> [Task]:
Each line in the records that mentions the word "category" needs to be listed.

> [Data to process]:
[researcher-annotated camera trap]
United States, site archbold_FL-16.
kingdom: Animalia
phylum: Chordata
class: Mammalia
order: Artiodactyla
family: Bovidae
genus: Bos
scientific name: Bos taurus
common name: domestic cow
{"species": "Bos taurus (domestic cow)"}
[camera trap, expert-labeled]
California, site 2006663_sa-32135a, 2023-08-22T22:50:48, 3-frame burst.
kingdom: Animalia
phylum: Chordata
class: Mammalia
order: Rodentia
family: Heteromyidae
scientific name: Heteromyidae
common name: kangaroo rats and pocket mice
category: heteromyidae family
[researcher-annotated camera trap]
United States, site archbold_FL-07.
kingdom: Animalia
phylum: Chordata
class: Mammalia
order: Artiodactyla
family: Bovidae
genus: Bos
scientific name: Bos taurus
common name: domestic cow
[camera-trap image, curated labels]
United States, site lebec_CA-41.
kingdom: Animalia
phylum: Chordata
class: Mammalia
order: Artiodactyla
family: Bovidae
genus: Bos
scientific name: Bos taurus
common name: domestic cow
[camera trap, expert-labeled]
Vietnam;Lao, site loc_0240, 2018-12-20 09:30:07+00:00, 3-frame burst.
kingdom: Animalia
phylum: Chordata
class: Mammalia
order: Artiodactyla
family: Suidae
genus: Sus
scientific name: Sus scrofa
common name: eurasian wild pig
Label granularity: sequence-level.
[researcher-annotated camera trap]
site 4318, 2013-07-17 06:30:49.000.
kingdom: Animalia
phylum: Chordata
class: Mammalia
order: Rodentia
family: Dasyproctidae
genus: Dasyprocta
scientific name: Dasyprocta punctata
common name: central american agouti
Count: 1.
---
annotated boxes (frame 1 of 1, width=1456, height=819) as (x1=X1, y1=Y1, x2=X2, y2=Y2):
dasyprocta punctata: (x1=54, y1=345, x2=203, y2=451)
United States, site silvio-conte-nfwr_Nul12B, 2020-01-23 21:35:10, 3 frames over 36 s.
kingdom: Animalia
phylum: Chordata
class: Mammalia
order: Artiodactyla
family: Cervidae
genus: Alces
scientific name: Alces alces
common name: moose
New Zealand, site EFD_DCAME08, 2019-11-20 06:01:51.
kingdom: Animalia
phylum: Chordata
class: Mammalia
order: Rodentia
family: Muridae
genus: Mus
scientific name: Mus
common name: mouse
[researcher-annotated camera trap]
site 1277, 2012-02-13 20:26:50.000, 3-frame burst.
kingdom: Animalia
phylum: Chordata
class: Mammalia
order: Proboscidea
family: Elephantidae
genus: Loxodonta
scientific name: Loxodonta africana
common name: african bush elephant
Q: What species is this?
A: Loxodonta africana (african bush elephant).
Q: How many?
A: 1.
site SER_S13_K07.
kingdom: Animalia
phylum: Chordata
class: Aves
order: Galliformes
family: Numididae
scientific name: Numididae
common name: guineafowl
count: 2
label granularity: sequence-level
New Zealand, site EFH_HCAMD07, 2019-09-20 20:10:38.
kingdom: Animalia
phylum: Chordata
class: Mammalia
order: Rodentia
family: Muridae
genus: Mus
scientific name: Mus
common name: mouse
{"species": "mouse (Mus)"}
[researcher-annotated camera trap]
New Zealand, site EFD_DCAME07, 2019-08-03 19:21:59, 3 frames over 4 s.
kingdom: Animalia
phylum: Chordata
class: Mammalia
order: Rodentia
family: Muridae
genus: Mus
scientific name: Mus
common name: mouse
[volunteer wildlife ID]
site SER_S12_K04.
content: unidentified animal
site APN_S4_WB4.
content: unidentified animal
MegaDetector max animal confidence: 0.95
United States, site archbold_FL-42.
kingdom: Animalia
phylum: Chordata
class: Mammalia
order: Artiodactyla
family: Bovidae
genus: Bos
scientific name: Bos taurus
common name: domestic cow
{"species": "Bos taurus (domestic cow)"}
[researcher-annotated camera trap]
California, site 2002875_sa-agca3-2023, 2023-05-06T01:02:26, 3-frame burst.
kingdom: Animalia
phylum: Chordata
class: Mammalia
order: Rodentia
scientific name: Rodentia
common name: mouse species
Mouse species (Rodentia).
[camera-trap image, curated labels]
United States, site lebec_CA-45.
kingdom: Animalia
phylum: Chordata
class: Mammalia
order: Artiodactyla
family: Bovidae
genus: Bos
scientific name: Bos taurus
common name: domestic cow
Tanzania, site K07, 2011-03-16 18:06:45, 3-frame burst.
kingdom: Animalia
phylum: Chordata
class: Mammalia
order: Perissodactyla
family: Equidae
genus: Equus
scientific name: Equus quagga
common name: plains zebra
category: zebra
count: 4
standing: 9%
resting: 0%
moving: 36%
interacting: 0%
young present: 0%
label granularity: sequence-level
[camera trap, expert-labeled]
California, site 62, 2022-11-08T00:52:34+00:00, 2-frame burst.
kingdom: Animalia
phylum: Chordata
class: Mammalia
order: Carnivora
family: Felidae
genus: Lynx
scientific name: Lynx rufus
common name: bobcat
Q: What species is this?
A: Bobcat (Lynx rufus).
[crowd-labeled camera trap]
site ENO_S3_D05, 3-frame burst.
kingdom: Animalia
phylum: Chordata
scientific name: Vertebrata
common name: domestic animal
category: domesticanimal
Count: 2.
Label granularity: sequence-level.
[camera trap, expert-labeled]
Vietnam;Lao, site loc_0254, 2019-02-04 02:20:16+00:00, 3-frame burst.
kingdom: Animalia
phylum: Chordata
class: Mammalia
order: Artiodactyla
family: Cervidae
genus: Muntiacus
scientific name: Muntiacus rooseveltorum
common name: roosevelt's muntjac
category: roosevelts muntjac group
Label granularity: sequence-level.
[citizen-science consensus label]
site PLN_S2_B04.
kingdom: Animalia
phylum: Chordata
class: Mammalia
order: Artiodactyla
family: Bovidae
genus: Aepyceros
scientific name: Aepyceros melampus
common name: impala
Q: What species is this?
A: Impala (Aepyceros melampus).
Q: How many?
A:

> [Finished exercise]:
category: heteromyidae family
category: zebra
category: domesticanimal
category: roosevelts muntjac group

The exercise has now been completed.